March 24, 1998
KALAMAZOO -- A total of 107 juniors and seniors and three doctoral students will become the first student members in course of Western Michigan University's new chapter of Phi Beta Kappa during initiation ceremonies Wednesday, April 1.
The public ceremonies will begin at 5:30 p.m. in the Kirsch Auditorium of the Fetzer Center and will be followed by a private reception and banquet.
Speaking during the banquet will be: WMU President Diether H. Haenicke; Dr. John W. Petro, chairperson of the Department of Mathematics and Statistics and president of the chapter; and Dr. Elise B. Jorgens, dean of the College of Arts and Sciences. Dr. Joseph G. Reish, dean of the Lee Honors College and secretary of the chapter, will serve as the emcee.

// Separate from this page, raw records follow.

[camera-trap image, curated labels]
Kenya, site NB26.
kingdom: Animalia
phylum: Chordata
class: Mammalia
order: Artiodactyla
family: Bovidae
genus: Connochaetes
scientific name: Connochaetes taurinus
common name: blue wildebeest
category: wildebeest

Each student will be called forward by name during the ceremonies and asked to sign the new chapter's ledger. In addition, Dr. Linda Lesniak will be initiated into the chapter as an alumna member in recognition of her distinguished scholarship. Lesniak earned her bachelor's degree in 1970, her master's degree in 1971 and her doctoral degree in 1974, all in mathematics from WMU. She currently is a professor of mathematics at Drew University in New Jersey.

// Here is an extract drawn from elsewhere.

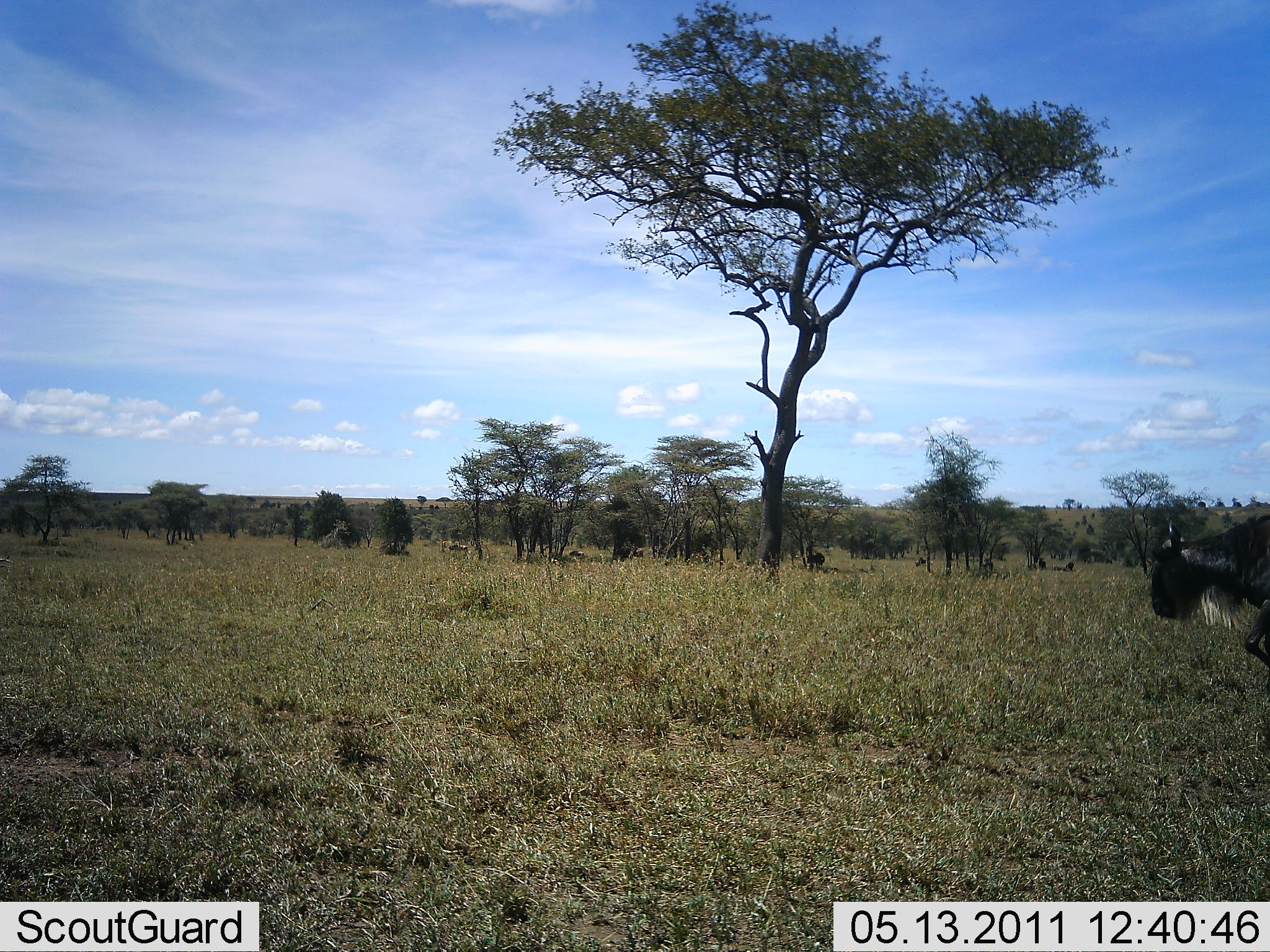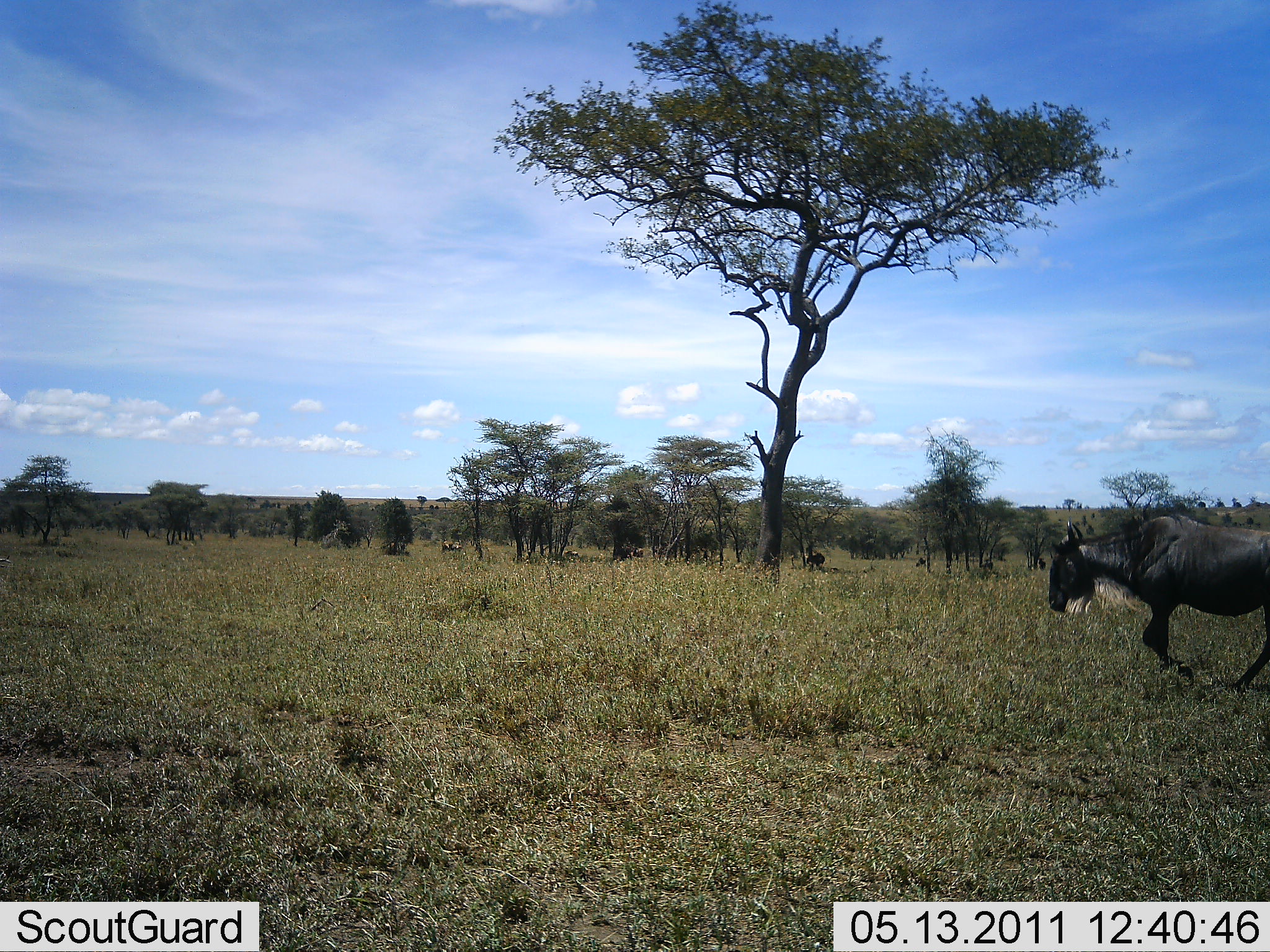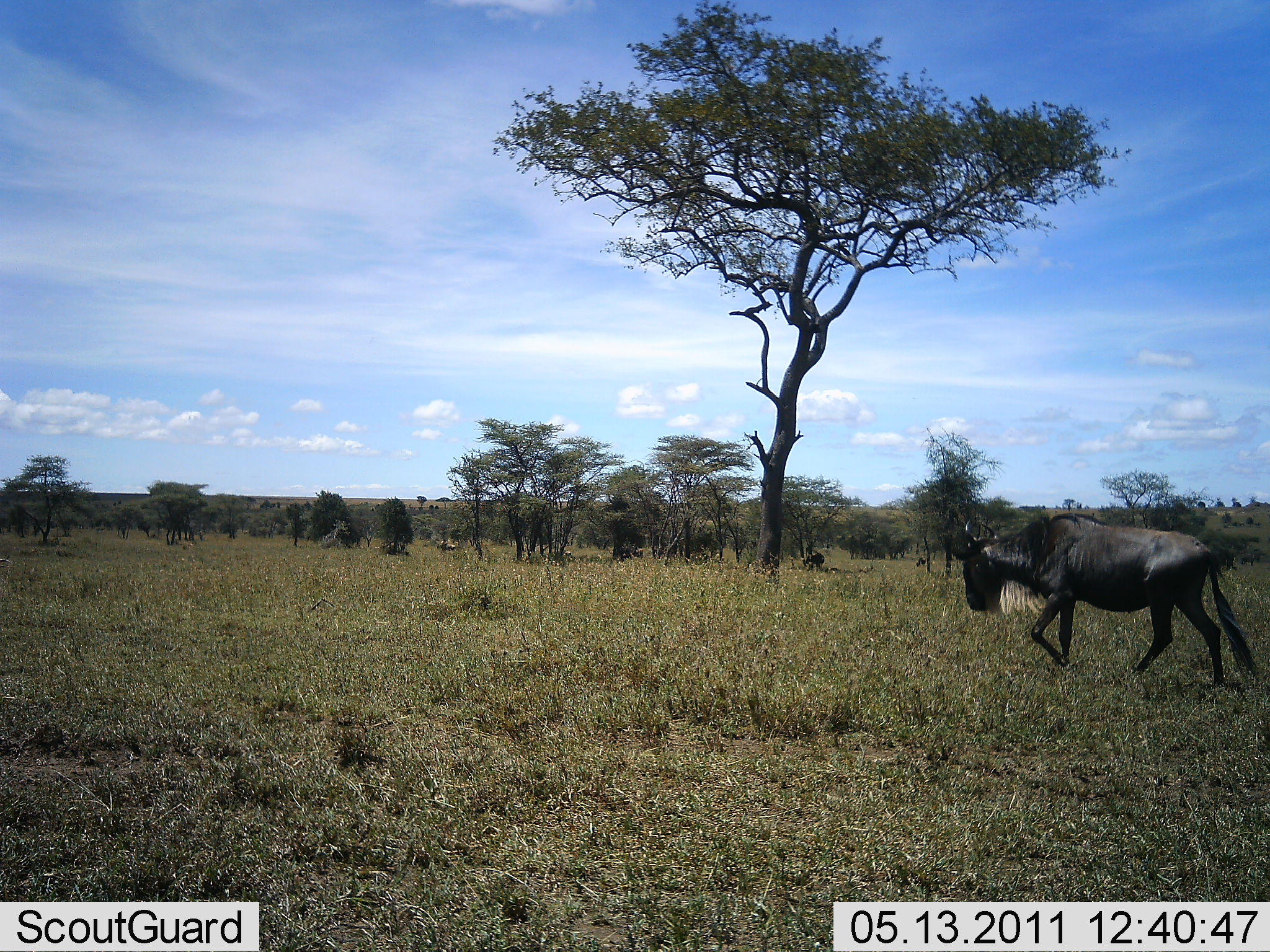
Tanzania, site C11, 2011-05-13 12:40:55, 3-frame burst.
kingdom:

Phi Beta Kappa, the oldest and most widely recognized academic honor society in the country, seeks to foster and recognize excellence in undergraduate liberal arts and sciences. WMU, which was selected to shelter a Phi Beta Kappa charter this past fall, is one of only 91 public universities in the nation and one of only four public universities in Michigan to be so honored. The installation ceremony for WMU's Theta of Michigan chapter took place Feb. 23.
Students were selected for the chapter on the basis of general academic qualifications established by the national Phi Beta Kappa organization. WMU's chapter had the opportunity to further define the criteria.
The chapter's selection committee only considered juniors, seniors and doctoral students with high grade point averages who were enrolled in the College of Arts and Sciences. Weight was given to the breadth of the candidates' program of study as well as to their knowledge of mathematics and a foreign language. Not more than 2 percent of the junior class, 10 percent of the senior class and 5 percent of doctoral students enrolled in the College of Arts and Sciences may be elected to membership in Phi Beta Kappa.
Students could not apply to the organization. The selection committee made its decisions based on transcript information available through the registrar's office and nominations from faculty members, department chairpersons and deans.